Home Pastors Preaching & Teaching 12 Benefits of Team Leadership

12 Benefits of Team Leadership

Christian leadership is not for the lone wolf. The labor is too important when souls are in the balance, and all of us are simply too frail and shortsighted, with too much indwelling sin and too many blind spots, to go at it on our own.

Whatever the role, whether on the college campus, or in the inner city, or among an unreached people group, or in the local church, we desperately need each other in all of life, and especially in leadership. Christian leadership is a team sport, and in a post-Enlightenment society, still deeply affected by modernist individualism, the biblical model of plurality in leadership is a desperately needed corrective, and a powerfully redemptive grace.

Team leadership does not mean there is no “chief among equals”; it’s both inevitable and good among any group that one person eventually functions as the “senior” or the final buck-stopper—might as well name that and make it plain. But the clear model in the New Testament is team leadership in the local church—plurality, we call it. “Without exception,” says Gregg Allison, “every time the New Testament mentions the government of a particular church, the leadership structure is a plurality of elders” (Sojourners and Strangers, 293).

Wiser Together

Before providing a dozen additional benefits of plurality in leadership, here is a headlining principle: We are wiser together. “Without counsel plans fail, but with many advisers they succeed” (Proverbs 15:22).

The vast majority of decisions we face in life each day are not clearly laid out in biblical do’s and don’ts. The way we learn to do “what is good and acceptable and perfect” is by being “transformed by the renewal of your minds, that by testing you may discern what is the will of God” (Romans 12:2).
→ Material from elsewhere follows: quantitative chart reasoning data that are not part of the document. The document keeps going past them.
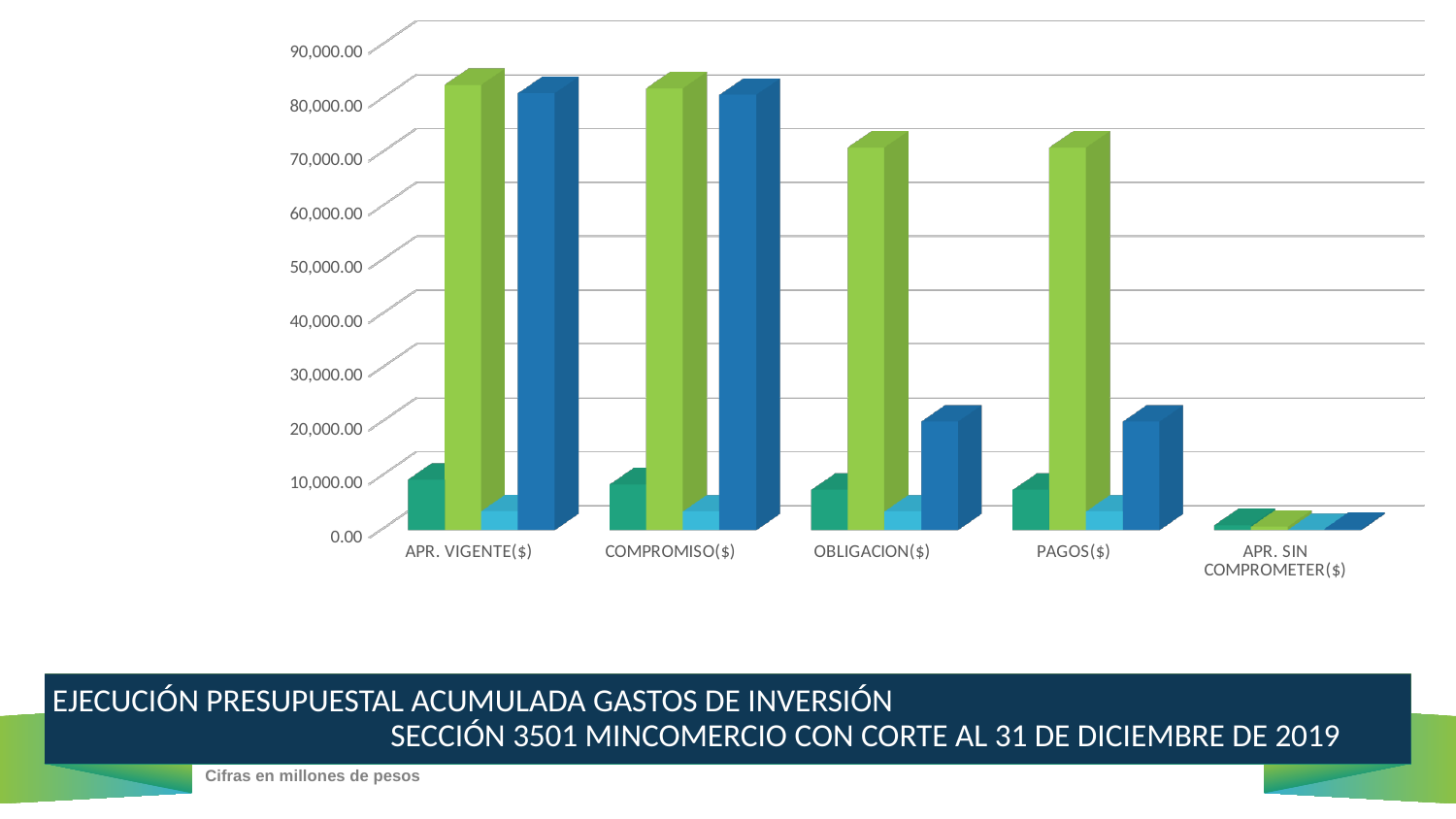
Which category has the lowest values across all its bars? APR. SIN COMPROMETER($) How many categories are shown on the x axis of the chart? 5 Is the value of the light blue bar for COMPROMISO($) greater or less than 10,000.00? less Do the dark blue bars generally rise or fall moving from APR. VIGENTE($) to APR. SIN COMPROMETER($)? fall How many bars are plotted for each category in the chart? 4 What is the highest value shown on the vertical axis of the chart? 90,000.00 Which is larger, the light green bar for APR. VIGENTE($) or the light green bar for OBLIGACION($)? APR. VIGENTE($) Which is larger, the dark blue bar for COMPROMISO($) or the dark blue bar for PAGOS($)? COMPROMISO($) What kind of chart is shown on the slide? bar chart Is the value of the light green bar for APR. VIGENTE($) greater or less than 70,000.00? greater Is the value of the dark blue bar for OBLIGACION($) greater or less than 30,000.00? less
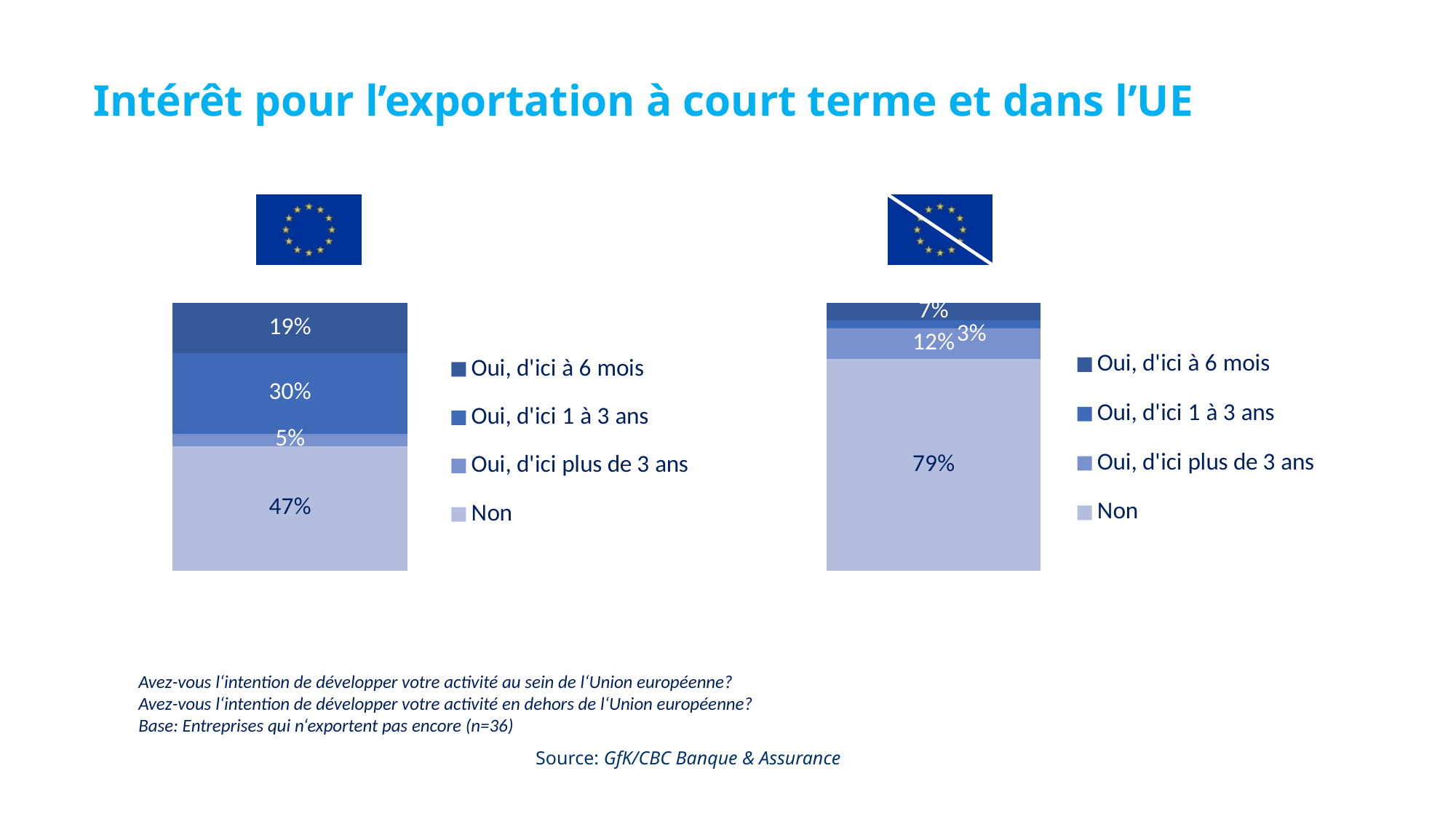
What type of chart is used on this slide? Stacked bar chart In the right chart (crossed-out EU flag), what percentage answered "Oui, d'ici plus de 3 ans"? 12% What is the difference between the "Non" share in the right chart and the "Non" share in the left chart? 32 percentage points In the left chart (EU flag), which response has the smallest share? Oui, d'ici plus de 3 ans Which is larger: "Oui, d'ici 1 à 3 ans" in the left chart or "Oui, d'ici 1 à 3 ans" in the right chart? Left chart (30%) In the left chart (EU flag), what percentage of respondents answered "Non"? 47% What is the total of the segments in the left chart (EU flag)? 101% In the left chart (EU flag), what percentage answered "Oui, d'ici 1 à 3 ans"? 30% In the left chart (EU flag), what percentage answered "Oui, d'ici à 6 mois"? 19% In the right chart (crossed-out EU flag), which response has the largest share? Non How many entries does the legend of the left chart list? 4 In the right chart (crossed-out EU flag), what percentage answered "Non"? 79%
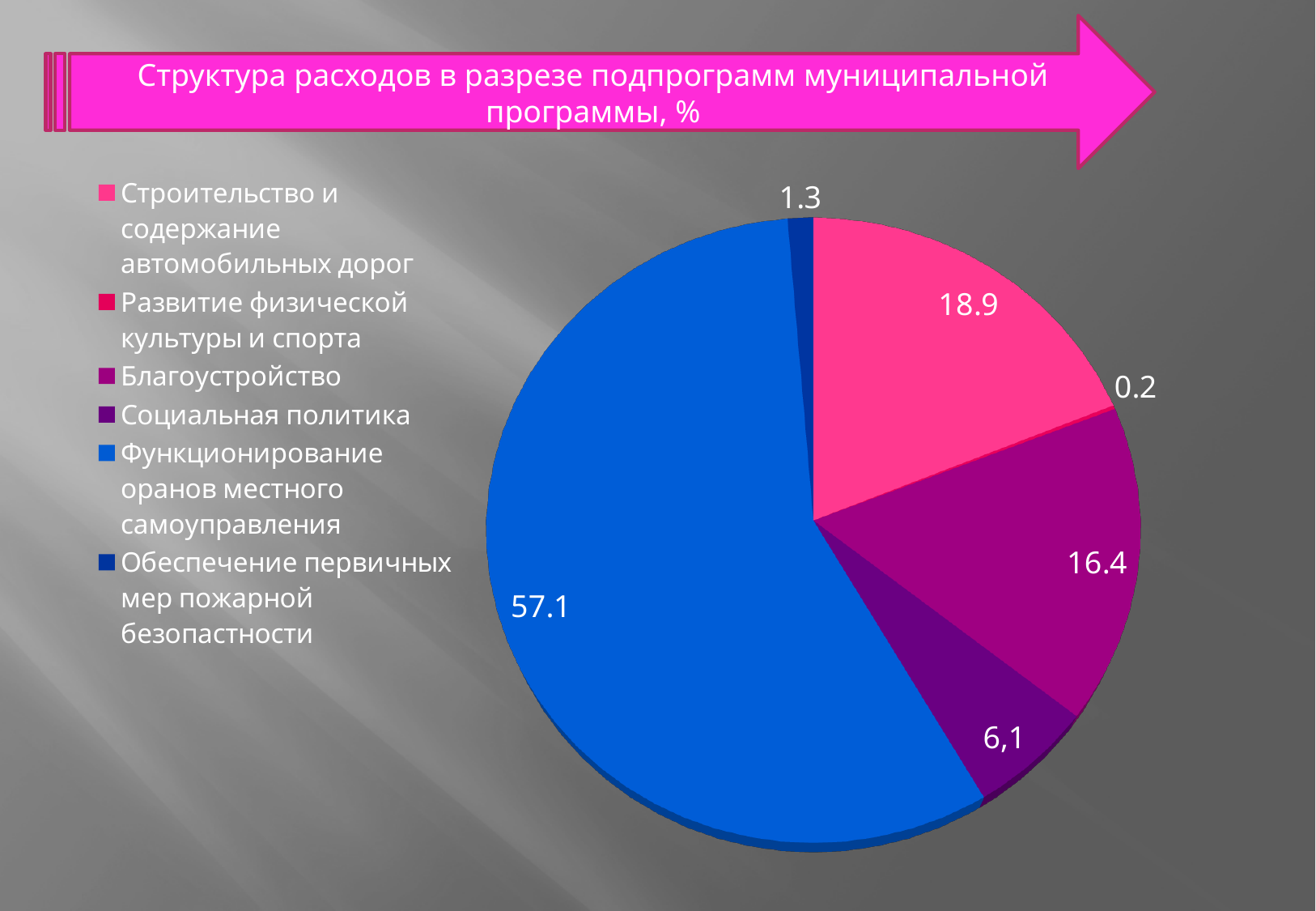
What is the value for Функционирование оранов местного самоуправления? 57.1 Which category has the smallest slice of the pie? Развитие физической культуры и спорта What is the value for Социальная политика? 6,1 Which category has the largest slice of the pie? Функционирование оранов местного самоуправления What is the value for Развитие физической культуры и спорта? 0.2 What is the value for Благоустройство? 16.4 What is the value for Обеспечение первичных мер пожарной безопастности? 1.3 What kind of chart is shown on the slide? pie chart Which is larger: the value for Социальная политика or the value for Обеспечение первичных мер пожарной безопастности? Социальная политика How many categories does the legend list? 6 What is the value for Строительство и содержание автомобильных дорог? 18.9 What is the difference between the values for Строительство и содержание автомобильных дорог and Благоустройство? 2.5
Plurality in leadership, then, is the corporate manifestation of such sobermindedness, sanctified level-headedness. The toughest decisions we face in leadership are not clear do’s and don’ts. And in leadership, the messes multiply and the decisions become more difficult. What we desperately need is to exercise a collective wisdom stemming from God’s remaking of us, not just individually but together. We need to supplement each other’s judgment, and seek to discern together God’s path for the ministry we lead. Which is why one of the first characteristics required of elders in the church is “sober-mindedness” (1 Timothy 3:2).